Вера Солнцева - Заря над Уссури
— Жди, батя!
Дорогой Яницын снял с ее руки грубую, из жесткой шерсти варежку, и так — рука в руке — ехали молча. У них уже все было сказано без слов. Заветное, единственное слово сказали горячие руки.
Веселая, розовая от мороза, смущенная стояла она в кухоньке Яницыных, отогревалась — и оттаивало ее сердце от материнской заботы Марьи Ивановны.
Ног под собой не чуя, летала мать по дому, кормила, угощала, укладывала спать дорогую гостью. Сынок верен себе — унесло уж его в город, говорит: «Важная встреча». Дурень! Рохля! Завтра уедет, а наверно, ничего с ней и не обговорил? Дождалась сына. «Согласна она?» — «О чем вы, мама?» Так и знала! «Ты, сын, о деньгах и расходах не думай.

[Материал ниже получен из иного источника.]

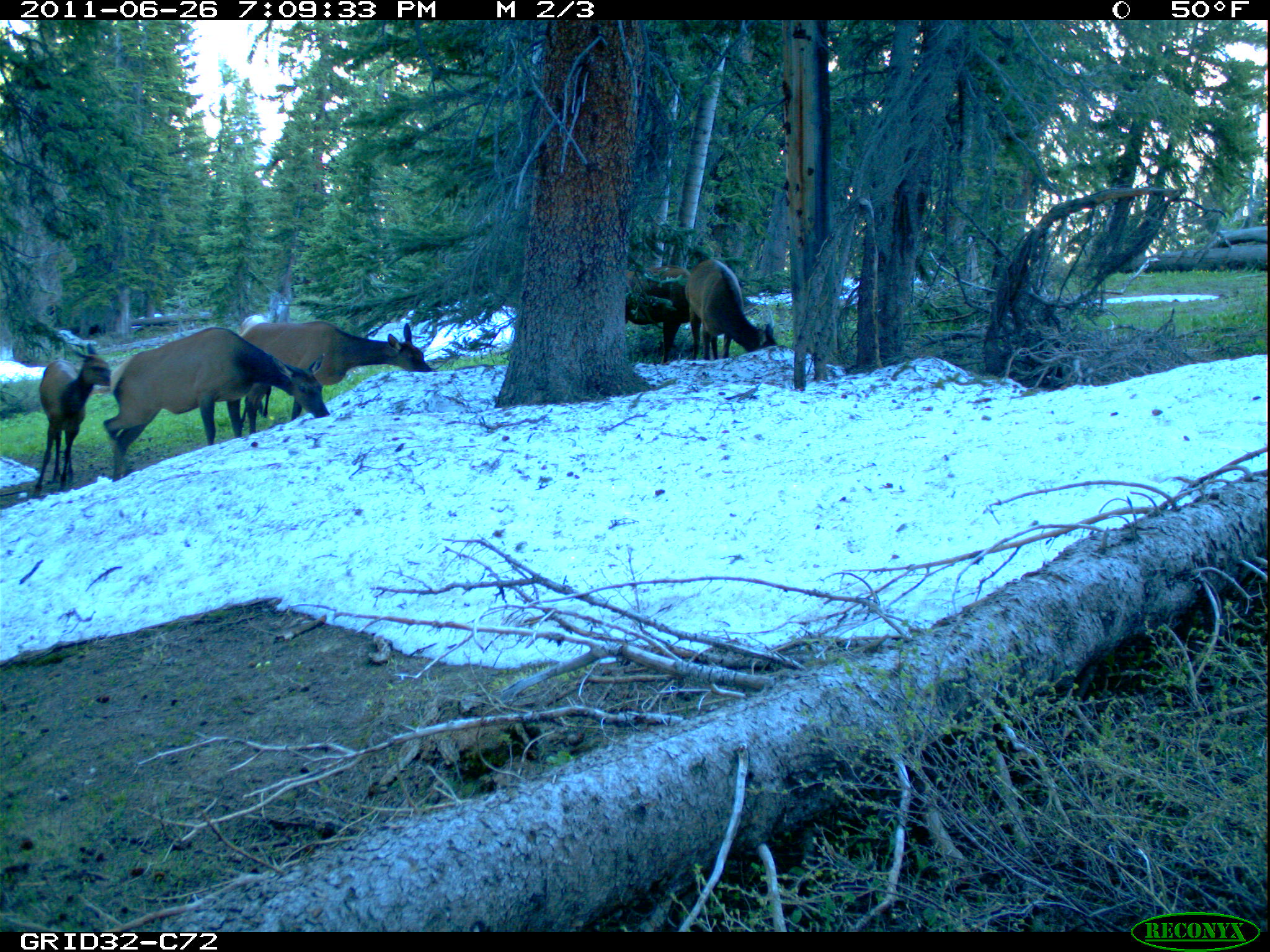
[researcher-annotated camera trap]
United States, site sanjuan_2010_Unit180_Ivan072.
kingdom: Animalia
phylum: Chordata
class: Mammalia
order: Artiodactyla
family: Cervidae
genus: Cervus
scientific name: Cervus elaphus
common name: red deer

Из твоих сапожницких заработков потихоньку хоромчила: кое-какие покупочки уже сделала…» Смеется сын, а раз смеется, значит, уверен: согласится Аленушка стать его женой.

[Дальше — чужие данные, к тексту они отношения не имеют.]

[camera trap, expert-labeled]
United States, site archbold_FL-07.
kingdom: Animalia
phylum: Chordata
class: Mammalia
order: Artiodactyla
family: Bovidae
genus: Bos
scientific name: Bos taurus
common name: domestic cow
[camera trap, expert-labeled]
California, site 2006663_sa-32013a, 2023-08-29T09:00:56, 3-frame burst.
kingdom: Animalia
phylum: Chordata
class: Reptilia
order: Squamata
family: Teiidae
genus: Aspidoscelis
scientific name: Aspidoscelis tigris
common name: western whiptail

Днем они проводили Вадима во Владивосток. Напекли на бобовом масле лепешек из сеянки; мать курицу-несушку не пожалела — зарезала, сварила. Дорога не сказать что дальняя, а сосет тревога: там, за «нейтральной зоной», японцы, не сделали бы сыну худа?
Поцеловал мать. Протянул руку Алене:
— До скорого свидания, Елена Дмитриевна!
— До свидания, Вадим Николаевич…
Из окна вагона смотрел то на мать, то на Алену: не обидел никого. «Умник сынок! Женю, женю тебя…»
Две недели прожила Алена у матери Яницына. Марья Ивановна учила ее шить, и они кроили, сшивали, примеряли обновки: в труде постигалось не такое уж простое искусство кройки и шитья. Мать довольнехонька ученицей: мерекает, мерекает! А сама в тревоге непереносной: запропал Вадим…
Алена тоже ждала и недоумевала. Правда, слов сказано не было, но обязались они в чем-то друг перед другом во время поездки. И оскорбилась, но даже и бровью не повела, когда мать получила записочку. С делегацией проехал Вадим мимо дома — в Читу, на выборы в Учредительное собрание Дальнего Востока. «Мама Маша, умница моя, — писал сын, — поясни Аленушке, что я солдат и мне приказала партия. Пусть извинит меня и ждет. Я вас обеих люблю и рвусь к вам».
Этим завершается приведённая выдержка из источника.